Bird #2 (aka, "Tutu") is a sweet little girl who sings and dances when you tease her by touching her feet. She is very smart, flying in close to watch my every move as I clean her room and put out food. Also impeccably neat, she takes regular baths and loves to nest on a rag rug. 









Bird #3 (aka, "Trey") is a lovable guy who doesn't mind a quick hug and release, and is a really good watch bird who is quick to spot hawks. He thinks his purpose in life is to either protect or shepherd Tutu around the room.










Bird #6 (aka "Sixy") sleeps in my laundry room, but comes out during the day to investigate or snooze on top of the fridge. She probably would not mind living indoors indefinitely, and would make an outstanding, lovable, and very inquisitive pet who follows you around like a puppy. We think she may be Catholic, since she frequently venerates -- coos, bows, and wing wiggles -- in front of an icon of Mary with child. 









Is anyone interested in one or more of these kids? They come with the added bonus that I will continue to provide laboratory fecal screening and meds if needed.

If you know of anyone near the Buffalo/Niagara Falls New York area who would be interested in keeping these beautiful birds, please let me know.

Thanks much!


----------



## Jay3 (May 4, 2008)

They certainly are beautiful birds. I hope they all find forever homes real soon.


----------



## Charis (Feb 11, 2007)

Sounds like Tutu and Trey need to be placed together.
I love your descriptions of each one...too cute.


----------



## Columbidae (Sep 4, 2006)

Charis said:


> Sounds like Tutu and Trey need to be placed together.
> I love your descriptions of each one...too cute.


_Actually..._
Trey gets on Tutu's nerves after a while. He occasionally tries to put the "moves" on her and she's not too interested in his advances.

Exercise tasks =>
a) List every nickname given to a bird in the forum thread about rehoming the birds.
b) Summarize the forum thread about rehoming the birds in two sentences.
c) Go on with the forum thread about rehoming the birds, picking up after its last reply.
The listing placed after this point is drawn from an unrelated source.

A series of records =>
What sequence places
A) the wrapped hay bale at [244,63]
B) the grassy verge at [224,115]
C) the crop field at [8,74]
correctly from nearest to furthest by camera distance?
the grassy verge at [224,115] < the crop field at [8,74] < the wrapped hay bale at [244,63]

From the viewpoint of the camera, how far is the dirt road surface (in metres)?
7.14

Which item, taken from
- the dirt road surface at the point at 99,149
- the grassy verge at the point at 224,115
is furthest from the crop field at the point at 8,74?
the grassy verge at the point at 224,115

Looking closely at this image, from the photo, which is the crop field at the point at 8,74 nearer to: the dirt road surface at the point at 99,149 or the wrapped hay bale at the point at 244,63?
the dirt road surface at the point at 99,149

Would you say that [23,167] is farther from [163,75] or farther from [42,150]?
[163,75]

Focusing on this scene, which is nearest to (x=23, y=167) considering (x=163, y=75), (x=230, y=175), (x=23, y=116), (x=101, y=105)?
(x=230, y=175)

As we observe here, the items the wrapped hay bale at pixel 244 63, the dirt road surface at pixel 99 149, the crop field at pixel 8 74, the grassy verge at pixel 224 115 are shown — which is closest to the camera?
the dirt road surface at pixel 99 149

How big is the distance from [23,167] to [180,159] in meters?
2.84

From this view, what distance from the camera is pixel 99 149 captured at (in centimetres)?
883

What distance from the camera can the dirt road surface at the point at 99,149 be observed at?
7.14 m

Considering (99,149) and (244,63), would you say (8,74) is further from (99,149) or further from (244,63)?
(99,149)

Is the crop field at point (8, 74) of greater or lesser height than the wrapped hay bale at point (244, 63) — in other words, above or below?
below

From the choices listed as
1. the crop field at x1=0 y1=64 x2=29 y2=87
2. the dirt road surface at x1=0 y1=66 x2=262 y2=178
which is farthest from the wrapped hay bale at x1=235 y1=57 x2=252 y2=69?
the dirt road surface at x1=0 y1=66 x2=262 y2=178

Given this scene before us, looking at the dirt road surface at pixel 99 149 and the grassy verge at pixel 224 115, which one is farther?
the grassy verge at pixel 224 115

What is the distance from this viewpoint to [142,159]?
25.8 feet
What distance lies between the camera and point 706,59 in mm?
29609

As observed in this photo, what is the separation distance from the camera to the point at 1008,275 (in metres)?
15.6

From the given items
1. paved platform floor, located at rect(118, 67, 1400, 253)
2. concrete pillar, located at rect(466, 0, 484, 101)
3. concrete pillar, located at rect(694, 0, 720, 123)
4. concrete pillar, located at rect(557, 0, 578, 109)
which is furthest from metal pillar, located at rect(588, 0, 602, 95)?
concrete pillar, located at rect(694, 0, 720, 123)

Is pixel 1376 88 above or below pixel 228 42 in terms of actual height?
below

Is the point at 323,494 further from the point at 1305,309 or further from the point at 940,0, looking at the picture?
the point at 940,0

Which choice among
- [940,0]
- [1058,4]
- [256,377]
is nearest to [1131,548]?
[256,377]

Outputs in order =>
a) Tutu, Trey, Sixy

b) A poster describes three birds, Tutu, Trey, and Sixy, and asks whether anyone near the Buffalo/Niagara Falls, New York area would be interested in keeping them, offering continued laboratory fecal screening and medication if needed. Replies praise the birds and suggest placing Tutu and Trey together, but a later reply points out that Trey gets on Tutu's nerves after a while.

c)
On the other hand, Sixy began exploring the house one day, found Trey's room, and it was love at first sight as they went BONKERS parading and singing for each other.


----------



## birdiegirlie (Jul 23, 2009)

Awwww, I hope the birdies get wonderful homes- I love your descriptions!


----------



## prophecy (Jul 10, 2008)

i pmed you........ I am interested in giving your birds a home.


----------



## dove_bird (Aug 21, 2009)

your pigeons are so cute ^_^ i hope they have a nice,cosy new home!


----------



## Columba livia! (May 4, 2009)

pretty birds! good luck with finding them homes Columbidae! -- I like your profile name!


----------



## mich23 (Jan 20, 2010)

i will love to have one pigeon. do you think you could ship it


----------



## spirit wings (Mar 29, 2008)

mich23 said:


> i will love to have one pigeon. do you think you could ship it


THE POST IS FROM JULY OF 2009.


----------



## MaryOfExeter (Sep 30, 2007)

-face palm-
Oh the wonders we could do if we were moderators


----------



## TAWhatley (Mar 6, 2001)

MaryOfExeter said:


> -face palm-
> Oh the wonders we could do if we were moderators


Well, you would probably just let this person figure it out from what you all have posted ..  

Terry


----------



## Jay3 (May 4, 2008)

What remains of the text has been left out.